X, y = make_multilabel_classification(n_samples=1000, n_features=3,
n_classes=4, n_labels=4, random_state=1)
print(X.shape, y.shape)
for i in range(10):
print(X[i], y[i])
Output:
(1000, 3) (1000, 4)
[ 8. 11. 13.] [1 1 0 1]
[ 5. 15. 21.] [1 1 0 1]
[15. 30. 14.] [1 0 0 0]
[ 3. 15. 40.] [0 1 0 0]
[ 7. 22. 14.] [1 0 0 1]
[12. 28. 15.] [1 0 0 0]
[ 7. 30. 24.] [1 1 0 1]
[15. 30. 14.] [1 1 1 1]
[10. 23. 21.] [1 1 1 1]
[10. 19. 16.] [1 1 0 1]
Imbalanced Classification
Imbalanced classification is used for tasks with an uneven distribution of
examples in each class. Typically, these are binary classification tasks where
a large percentage of the training set is classified as normal, and the rest are
abnormal.
This type of classification is commonly used in:
Fraud detection
Medical diagnosis
Outlier detection
Special techniques are used to turn these problems into binary classification
tasks. You can choose between over-sampling for the smaller number of
classes or under-sampling for the bigger number of classes. SMOTE Oversampling and random under-sampling are two of the best examples.
When you are fitting the model on the training dataset, you can also use
special modeling algorithms to focus more on the smaller class. This includes
using cost-sensitive algorithms, such as:
Cost-Sensitive Logistic Regression
Cost-Sensitive Decision Trees
Cost-Sensitive Support Vector Machines
Once the model is chosen, we need to access and score it. We can do that
using the Precision, Recall, or F-Measure score. We need a dataset developed
for the problem, and we’ll generate a synthetic, imbalanced binary
classification dataset containing 1000 samples:
from numpy import where
from collections import Counter
from sklearn.datasets import make_classification
from matplotlib import pyplot
X, y = make_classification(n_samples=1000, n_features=2,
n_informative=2, n_redundant=0, n_classes=2,
n_clusters_per_class=1, weights=[0.99,0.01], random_state=1)
print(X.shape, y.shape)
counter = Counter(y)
print(counter)
for i in range(10):
print(X[i], y[i])
for label, _ in counter.items():
row_ix = where(y == label)[0]
pyplot.scatter(X[row_ix, 0], X[row_ix, 1], label=str(label))
pyplot.legend()
pyplot.show()
Output:
(1000, 2) (1000,)
Counter({0: 983, 1: 17})
[0.86924745 1.18613612] 0
[1.55110839 1.81032905] 0
[1.29361936 1.01094607] 0
[1.11988947 1.63251786] 0
[1.04235568 1.12152929] 0
[1.18114858 0.92397607] 0
[1.1365562 1.17652556] 0
[0.46291729 0.72924998] 0
[0.18315826 1.07141766] 0
[0.32411648 0.53515376] 0
Here, the label distribution can be seen, along with a serious class imbalance,
wither 17 belonging to one type and the remaining 983 belonging to the other
one. As expected, we get a majority of class or type 0.
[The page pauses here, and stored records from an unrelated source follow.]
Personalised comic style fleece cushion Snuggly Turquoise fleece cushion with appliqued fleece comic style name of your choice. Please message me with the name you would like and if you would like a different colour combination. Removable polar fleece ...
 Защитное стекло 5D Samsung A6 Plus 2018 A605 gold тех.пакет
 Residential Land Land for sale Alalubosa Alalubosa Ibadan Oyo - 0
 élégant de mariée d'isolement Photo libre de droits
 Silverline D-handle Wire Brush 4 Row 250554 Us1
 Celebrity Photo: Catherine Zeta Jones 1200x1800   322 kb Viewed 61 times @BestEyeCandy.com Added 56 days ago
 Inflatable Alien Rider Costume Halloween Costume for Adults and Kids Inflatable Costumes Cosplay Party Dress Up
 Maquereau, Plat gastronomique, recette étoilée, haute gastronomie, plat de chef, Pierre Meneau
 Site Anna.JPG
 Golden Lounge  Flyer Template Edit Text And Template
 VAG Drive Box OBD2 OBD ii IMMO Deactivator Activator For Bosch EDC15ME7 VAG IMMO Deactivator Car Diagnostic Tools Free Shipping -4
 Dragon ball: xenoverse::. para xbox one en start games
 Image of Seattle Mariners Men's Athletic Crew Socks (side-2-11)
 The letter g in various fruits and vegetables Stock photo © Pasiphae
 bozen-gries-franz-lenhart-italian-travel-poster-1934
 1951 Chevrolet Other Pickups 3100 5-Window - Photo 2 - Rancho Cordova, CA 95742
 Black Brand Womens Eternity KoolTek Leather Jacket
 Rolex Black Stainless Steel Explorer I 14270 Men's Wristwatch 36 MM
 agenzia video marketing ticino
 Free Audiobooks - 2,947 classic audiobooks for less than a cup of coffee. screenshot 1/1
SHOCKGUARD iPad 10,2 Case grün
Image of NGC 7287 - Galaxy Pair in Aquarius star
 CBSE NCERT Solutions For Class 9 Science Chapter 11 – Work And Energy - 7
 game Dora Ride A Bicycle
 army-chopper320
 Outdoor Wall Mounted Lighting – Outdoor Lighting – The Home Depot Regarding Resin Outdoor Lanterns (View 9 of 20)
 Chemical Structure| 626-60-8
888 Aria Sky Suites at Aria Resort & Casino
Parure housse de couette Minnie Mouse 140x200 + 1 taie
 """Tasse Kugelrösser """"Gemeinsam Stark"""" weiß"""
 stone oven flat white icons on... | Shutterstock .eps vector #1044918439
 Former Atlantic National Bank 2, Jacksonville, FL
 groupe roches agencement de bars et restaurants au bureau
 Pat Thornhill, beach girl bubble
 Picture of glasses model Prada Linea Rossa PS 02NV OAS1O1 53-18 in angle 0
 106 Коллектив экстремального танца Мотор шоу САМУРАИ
In the next chapter, we’ll look at SVMs or Support Vector Machines using
Scikit-Learn.
Chapter 5: Support Vector Machines with Scikit-Learn
This chapter will take an in-depth look at a popular algorithm used in
supervised machine learning - Support Vector Machines.
SVM is highly accurate, more so than logistic regression, decision trees, and
other similar classifiers. Perhaps one of its best-known features is a kernel
trick that can handle non-linear input spaces. It is used in several
applications, including intrusion detection, facial recognition, email
classification, web pages, news articles, gene classification, and handwriting
recognition.
SVM is one of the most exciting algorithms with simple concepts. The
classifier uses a hyperplane with the biggest margin to separate the data
points, finding the optimal hyperplane for classifying new data points.
Support Vector Machines
Typically, a Support Vector Machine is considered a classification problem
approach but can easily be employed in regression problems. It also handles
multiple categorical and continuous variables with ease.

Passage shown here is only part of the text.